J’ai essayé malgré tout de broder une histoire autour d’elle. De ne pas trop réfléchir et de laisser mes idées fuser pour lui inventer une nouvelle vie. Seulement, mon esprit s’est brouillé, et alors que j’écrivais sur Claire, je me suis surpris à penser à Julia. A écrire des passages qui ne décrivaient plus mon bonheur avec Claire, mais celui que j’avais vécu avec Julia. J’ai senti la nostalgie et les regrets m’envahir, et mon esprit a vrillé.
Si l’écriture m’a sauvé, elle est peut-être en train de me mettre en danger à présent. Moi, et ma relation avec Claire.
Peut-être que je m’y suis remis trop tôt. Que j’aurais dû attendre davantage avant d’écrire, laisser du temps après l’appel de Julia, et après les photos.
Les photos. En voilà une idée. J’allais ressortir toutes les photos prises avec Claire, et revenir sur chacun de nos moments vécus ensemble. Revivre notre histoire, ne garder que le meilleur, écrire tous ces moments, et laisser Julia loin derrière moi.
Une excellente thérapie.
Mais qui n’a pas suffi à m’ôter Julia de la tête.
J’ai vu Claire plusieurs fois cette semaine. Je lui ai posé des questions, j’ai creusé, affiné, précisé le portrait que j’étais en train de dresser d’elle. Et à mon plus grand regret, je me suis surpris à la comparer à Julia. Claire a remarqué mon air distrait :
- C’est drôle, me dit-elle. Il y a toujours une partie de toi qui est ailleurs, tu es toujours... Pensif ! Tu es toujours en train de réfléchir.
- Parce que tu sais arrêter de penser, toi ? lui répondis-je, sur la défensive : je ne voulais absolument pas l’orienter sur le sujet qui fâche.
- Non, mais je sais penser sur ce qui se passe ici et maintenant.

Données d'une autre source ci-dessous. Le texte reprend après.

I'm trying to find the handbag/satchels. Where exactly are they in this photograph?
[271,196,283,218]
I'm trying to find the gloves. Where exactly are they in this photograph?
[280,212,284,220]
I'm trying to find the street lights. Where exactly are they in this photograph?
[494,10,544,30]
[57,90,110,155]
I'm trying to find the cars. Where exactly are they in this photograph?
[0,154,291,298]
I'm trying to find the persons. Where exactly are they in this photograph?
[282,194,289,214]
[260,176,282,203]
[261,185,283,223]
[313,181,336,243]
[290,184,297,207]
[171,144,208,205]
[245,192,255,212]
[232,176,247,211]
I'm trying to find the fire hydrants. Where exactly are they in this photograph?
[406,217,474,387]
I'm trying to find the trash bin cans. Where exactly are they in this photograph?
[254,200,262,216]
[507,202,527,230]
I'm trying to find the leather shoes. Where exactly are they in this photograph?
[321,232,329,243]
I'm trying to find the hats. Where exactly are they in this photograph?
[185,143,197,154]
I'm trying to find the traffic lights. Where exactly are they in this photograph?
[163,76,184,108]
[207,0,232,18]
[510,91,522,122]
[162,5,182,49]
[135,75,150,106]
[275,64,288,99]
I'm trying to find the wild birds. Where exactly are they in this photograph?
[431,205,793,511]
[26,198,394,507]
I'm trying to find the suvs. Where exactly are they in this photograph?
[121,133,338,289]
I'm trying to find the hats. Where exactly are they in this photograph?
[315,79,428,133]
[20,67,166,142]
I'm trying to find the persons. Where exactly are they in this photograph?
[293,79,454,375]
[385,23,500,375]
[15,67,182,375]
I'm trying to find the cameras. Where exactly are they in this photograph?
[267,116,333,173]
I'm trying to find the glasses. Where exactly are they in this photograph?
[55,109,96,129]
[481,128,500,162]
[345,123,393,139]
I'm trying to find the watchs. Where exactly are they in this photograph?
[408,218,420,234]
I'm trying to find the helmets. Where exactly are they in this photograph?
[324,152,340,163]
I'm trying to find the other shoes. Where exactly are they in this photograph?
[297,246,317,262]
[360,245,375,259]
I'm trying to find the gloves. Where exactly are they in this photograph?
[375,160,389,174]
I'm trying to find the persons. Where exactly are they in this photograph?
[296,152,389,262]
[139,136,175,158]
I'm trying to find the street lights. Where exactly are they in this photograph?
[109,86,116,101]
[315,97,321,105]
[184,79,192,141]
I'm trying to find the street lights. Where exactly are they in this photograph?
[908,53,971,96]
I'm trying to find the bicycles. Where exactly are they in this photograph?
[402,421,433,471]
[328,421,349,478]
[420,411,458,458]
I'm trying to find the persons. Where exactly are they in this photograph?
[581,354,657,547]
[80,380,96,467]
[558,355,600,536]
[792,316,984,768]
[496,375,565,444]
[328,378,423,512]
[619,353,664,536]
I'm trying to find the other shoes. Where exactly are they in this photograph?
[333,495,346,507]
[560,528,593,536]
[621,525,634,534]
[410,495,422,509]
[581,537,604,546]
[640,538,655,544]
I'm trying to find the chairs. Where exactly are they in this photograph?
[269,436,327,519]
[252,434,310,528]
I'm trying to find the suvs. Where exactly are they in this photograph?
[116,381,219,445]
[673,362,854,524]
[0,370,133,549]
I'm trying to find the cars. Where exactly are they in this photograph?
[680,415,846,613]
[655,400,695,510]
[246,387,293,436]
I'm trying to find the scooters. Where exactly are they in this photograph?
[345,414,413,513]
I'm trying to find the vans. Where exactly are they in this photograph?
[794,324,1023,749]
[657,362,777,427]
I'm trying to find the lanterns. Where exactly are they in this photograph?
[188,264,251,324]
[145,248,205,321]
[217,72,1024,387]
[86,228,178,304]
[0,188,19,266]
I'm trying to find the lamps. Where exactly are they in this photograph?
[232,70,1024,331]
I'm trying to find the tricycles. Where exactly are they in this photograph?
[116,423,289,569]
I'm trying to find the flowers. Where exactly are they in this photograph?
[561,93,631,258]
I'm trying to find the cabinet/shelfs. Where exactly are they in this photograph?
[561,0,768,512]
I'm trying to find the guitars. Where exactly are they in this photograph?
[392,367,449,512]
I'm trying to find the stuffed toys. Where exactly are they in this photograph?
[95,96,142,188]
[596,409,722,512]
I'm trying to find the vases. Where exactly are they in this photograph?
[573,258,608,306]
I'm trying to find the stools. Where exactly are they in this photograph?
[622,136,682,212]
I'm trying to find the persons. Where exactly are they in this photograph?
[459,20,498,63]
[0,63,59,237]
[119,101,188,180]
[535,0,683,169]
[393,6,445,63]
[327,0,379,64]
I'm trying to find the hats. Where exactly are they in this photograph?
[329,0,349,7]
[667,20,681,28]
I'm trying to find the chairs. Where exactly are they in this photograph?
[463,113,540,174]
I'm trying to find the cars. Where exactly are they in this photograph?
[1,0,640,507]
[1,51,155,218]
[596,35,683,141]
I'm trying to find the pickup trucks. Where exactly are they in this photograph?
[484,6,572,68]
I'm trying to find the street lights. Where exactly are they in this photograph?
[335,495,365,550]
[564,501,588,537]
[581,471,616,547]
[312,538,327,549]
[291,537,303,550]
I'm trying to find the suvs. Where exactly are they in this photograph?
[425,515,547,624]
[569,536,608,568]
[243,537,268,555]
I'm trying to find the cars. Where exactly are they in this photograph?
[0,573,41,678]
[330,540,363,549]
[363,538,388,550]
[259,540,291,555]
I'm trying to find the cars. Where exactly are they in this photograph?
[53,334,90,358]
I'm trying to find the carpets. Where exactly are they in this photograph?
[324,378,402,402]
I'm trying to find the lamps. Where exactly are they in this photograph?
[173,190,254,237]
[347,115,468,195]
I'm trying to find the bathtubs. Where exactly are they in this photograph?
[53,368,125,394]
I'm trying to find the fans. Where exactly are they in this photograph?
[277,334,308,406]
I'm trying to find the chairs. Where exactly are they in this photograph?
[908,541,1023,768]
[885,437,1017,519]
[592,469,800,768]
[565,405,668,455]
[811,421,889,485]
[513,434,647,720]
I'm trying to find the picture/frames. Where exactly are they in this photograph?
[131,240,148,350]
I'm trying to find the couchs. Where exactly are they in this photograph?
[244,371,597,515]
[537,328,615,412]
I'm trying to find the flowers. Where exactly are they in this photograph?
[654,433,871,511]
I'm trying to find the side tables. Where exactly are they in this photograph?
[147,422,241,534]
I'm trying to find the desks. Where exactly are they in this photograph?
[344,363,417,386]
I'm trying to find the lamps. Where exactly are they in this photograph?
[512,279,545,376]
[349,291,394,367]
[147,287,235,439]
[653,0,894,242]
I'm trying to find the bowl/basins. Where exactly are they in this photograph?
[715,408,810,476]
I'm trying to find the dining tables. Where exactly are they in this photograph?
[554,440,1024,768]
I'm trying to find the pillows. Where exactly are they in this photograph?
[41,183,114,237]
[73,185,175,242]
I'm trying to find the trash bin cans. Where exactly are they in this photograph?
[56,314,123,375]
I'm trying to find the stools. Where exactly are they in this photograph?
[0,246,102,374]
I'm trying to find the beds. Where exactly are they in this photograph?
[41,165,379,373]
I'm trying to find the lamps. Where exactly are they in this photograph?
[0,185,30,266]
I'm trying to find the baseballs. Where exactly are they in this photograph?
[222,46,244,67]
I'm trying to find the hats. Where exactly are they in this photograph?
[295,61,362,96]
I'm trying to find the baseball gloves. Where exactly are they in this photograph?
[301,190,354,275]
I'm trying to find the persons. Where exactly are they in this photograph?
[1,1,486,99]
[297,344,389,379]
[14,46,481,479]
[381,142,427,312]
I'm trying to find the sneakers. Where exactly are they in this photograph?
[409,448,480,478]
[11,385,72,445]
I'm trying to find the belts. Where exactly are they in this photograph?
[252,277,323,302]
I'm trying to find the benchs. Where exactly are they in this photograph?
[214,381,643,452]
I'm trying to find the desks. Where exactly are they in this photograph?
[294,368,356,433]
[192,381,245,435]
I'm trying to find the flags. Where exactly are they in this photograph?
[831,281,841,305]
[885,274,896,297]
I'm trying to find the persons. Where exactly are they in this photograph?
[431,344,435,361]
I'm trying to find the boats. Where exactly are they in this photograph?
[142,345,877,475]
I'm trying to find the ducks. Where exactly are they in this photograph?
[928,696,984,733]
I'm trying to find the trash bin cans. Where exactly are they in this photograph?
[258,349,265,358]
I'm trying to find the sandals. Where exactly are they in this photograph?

Toi, tu penses à autre chose, tu es dans un autre temps... Ou dans une autre dimension, plaisante-t-elle.
- C’est mon côté mélancolique, je suppose, lui rétorquai-je, un brin vexé.
- Oui. Je trouve ça fascinant. C’est peut-être moi qui devrais dresser ton portrait, finalement.
Si elle savait. Je suis si complexe. Si changeant. Elle ne pourrait pas me comprendre. Je ne le peux pas moi-même.
Ce que je sais, c’est qu’être avec elle me fait du bien. Je vais doucement de l’avant, j’ai recommencé à courir. J’y prends du plaisir, et ça ne me fait même plus penser à Julia et à ses cours de danse.
Je pense, oui. Mais à autre chose.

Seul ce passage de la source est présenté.